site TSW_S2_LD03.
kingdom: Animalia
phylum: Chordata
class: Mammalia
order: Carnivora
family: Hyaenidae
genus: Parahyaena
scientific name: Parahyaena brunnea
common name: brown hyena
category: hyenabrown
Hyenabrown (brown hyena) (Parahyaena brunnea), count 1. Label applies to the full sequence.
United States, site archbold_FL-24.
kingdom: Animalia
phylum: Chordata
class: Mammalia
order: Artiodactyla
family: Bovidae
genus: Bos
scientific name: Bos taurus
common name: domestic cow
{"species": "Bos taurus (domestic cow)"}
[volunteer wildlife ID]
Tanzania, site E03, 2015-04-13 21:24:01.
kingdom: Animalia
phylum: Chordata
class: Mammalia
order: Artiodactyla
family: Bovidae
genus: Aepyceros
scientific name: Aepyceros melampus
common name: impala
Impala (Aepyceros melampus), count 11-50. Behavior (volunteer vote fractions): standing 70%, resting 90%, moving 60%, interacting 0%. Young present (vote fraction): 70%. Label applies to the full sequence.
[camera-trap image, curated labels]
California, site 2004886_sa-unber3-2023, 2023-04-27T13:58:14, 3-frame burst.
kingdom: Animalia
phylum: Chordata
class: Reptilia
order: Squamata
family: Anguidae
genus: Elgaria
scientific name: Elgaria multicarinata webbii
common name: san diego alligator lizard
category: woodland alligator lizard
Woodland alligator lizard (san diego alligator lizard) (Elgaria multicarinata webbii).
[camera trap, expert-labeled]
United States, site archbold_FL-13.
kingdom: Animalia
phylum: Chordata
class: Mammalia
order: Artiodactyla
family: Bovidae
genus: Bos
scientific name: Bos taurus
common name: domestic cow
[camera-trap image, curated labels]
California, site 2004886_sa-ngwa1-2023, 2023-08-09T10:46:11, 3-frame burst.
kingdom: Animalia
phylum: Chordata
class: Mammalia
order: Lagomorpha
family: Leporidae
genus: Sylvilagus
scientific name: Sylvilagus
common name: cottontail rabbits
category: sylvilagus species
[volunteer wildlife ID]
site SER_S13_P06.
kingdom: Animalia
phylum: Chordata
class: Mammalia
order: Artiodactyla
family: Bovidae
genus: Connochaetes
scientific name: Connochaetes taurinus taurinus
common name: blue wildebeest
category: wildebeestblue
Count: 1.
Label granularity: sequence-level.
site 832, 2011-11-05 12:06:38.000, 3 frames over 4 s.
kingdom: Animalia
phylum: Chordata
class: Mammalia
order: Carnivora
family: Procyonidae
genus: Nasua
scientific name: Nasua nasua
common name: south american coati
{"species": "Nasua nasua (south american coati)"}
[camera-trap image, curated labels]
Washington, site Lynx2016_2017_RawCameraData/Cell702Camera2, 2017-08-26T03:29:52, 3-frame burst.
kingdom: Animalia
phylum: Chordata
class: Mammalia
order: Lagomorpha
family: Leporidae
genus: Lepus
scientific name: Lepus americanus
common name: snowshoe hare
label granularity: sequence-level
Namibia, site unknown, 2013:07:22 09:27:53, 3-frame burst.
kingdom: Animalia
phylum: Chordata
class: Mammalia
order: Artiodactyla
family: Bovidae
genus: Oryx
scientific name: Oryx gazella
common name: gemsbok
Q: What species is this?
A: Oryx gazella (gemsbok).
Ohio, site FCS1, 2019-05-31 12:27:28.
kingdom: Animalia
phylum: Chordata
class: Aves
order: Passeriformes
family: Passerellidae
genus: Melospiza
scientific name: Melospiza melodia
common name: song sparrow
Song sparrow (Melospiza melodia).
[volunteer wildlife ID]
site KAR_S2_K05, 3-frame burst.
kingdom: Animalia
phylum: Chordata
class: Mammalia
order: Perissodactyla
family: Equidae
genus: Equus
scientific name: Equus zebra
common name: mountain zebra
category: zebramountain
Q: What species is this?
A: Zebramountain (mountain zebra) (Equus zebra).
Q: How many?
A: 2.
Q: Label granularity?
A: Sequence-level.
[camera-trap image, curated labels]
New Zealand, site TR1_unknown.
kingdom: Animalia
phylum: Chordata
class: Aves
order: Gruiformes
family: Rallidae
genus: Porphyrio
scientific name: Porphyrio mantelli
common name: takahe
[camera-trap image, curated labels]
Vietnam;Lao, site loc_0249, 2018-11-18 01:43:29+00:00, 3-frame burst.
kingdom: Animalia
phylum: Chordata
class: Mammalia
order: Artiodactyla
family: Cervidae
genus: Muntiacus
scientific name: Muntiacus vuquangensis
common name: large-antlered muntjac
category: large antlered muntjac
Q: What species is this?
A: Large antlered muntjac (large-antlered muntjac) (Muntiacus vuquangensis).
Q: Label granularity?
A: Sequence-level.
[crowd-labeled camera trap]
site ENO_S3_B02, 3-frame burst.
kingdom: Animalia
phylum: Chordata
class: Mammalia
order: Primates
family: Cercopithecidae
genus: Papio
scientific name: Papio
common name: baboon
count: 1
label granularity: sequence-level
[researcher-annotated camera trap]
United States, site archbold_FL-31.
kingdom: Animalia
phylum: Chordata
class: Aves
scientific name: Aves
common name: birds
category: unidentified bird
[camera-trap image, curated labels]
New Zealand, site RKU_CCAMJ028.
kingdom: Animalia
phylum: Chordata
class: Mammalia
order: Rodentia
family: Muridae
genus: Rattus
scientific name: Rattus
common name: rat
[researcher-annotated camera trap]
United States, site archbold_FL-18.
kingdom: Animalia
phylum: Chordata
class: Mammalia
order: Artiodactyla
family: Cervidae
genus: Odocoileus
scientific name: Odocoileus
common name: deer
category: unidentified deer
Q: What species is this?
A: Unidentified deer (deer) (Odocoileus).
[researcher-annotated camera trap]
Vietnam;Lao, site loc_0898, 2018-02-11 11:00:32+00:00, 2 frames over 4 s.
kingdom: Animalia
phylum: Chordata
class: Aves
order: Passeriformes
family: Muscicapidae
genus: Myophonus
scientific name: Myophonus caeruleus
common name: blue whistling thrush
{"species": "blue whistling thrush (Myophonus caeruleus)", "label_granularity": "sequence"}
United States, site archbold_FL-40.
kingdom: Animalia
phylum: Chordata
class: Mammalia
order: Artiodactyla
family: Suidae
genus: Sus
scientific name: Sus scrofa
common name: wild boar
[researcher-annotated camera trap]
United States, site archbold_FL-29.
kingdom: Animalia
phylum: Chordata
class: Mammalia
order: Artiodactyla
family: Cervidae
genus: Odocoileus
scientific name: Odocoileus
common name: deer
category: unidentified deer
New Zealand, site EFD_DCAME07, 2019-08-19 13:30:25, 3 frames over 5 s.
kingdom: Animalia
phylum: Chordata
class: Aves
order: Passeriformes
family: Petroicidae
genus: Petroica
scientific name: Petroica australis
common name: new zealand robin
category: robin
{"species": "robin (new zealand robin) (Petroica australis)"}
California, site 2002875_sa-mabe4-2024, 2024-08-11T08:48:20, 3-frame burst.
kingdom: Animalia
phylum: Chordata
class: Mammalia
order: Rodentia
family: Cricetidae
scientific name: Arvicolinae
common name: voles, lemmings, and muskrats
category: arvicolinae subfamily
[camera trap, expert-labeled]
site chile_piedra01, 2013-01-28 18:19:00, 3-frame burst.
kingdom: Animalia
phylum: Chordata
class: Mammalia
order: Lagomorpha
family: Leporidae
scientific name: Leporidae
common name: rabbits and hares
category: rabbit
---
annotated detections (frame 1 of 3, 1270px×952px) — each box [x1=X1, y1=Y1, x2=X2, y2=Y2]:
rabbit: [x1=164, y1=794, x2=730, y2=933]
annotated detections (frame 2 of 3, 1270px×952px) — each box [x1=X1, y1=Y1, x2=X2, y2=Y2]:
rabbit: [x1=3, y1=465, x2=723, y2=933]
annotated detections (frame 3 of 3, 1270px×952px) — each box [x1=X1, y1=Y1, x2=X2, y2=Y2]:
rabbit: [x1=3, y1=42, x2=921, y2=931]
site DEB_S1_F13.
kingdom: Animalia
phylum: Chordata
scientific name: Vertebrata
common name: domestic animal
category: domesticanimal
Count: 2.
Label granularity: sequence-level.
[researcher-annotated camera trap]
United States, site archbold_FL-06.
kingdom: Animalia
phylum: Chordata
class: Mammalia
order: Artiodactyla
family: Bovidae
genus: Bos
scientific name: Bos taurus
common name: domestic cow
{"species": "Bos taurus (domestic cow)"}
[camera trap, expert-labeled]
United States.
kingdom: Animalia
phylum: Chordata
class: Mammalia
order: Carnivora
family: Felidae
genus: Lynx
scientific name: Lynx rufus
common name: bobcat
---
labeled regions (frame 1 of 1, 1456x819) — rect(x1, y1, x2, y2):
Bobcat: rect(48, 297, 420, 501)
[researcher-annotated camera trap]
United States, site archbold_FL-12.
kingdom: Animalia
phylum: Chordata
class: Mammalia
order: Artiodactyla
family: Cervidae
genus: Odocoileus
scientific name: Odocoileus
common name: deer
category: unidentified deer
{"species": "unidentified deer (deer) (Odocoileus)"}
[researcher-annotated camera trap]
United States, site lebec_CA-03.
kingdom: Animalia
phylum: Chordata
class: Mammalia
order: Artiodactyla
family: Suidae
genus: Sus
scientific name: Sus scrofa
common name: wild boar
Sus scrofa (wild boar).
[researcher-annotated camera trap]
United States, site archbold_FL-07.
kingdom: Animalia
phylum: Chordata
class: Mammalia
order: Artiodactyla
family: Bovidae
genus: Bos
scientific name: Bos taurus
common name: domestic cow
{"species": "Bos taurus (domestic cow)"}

* * *

Beginning with the line holding "genus: Myophonus" and ending with the line holding "scientific name: Petroica australis", write out the stretch of material above exactly; add no further lines.

genus: Myophonus
scientific name: Myophonus caeruleus
common name: blue whistling thrush
{"species": "blue whistling thrush (Myophonus caeruleus)", "label_granularity": "sequence"}
United States, site archbold_FL-40.
kingdom: Animalia
phylum: Chordata
class: Mammalia
order: Artiodactyla
family: Suidae
genus: Sus
scientific name: Sus scrofa
common name: wild boar
[researcher-annotated camera trap]
United States, site archbold_FL-29.
kingdom: Animalia
phylum: Chordata
class: Mammalia
order: Artiodactyla
family: Cervidae
genus: Odocoileus
scientific name: Odocoileus
common name: deer
category: unidentified deer
New Zealand, site EFD_DCAME07, 2019-08-19 13:30:25, 3 frames over 5 s.
kingdom: Animalia
phylum: Chordata
class: Aves
order: Passeriformes
family: Petroicidae
genus: Petroica
scientific name: Petroica australis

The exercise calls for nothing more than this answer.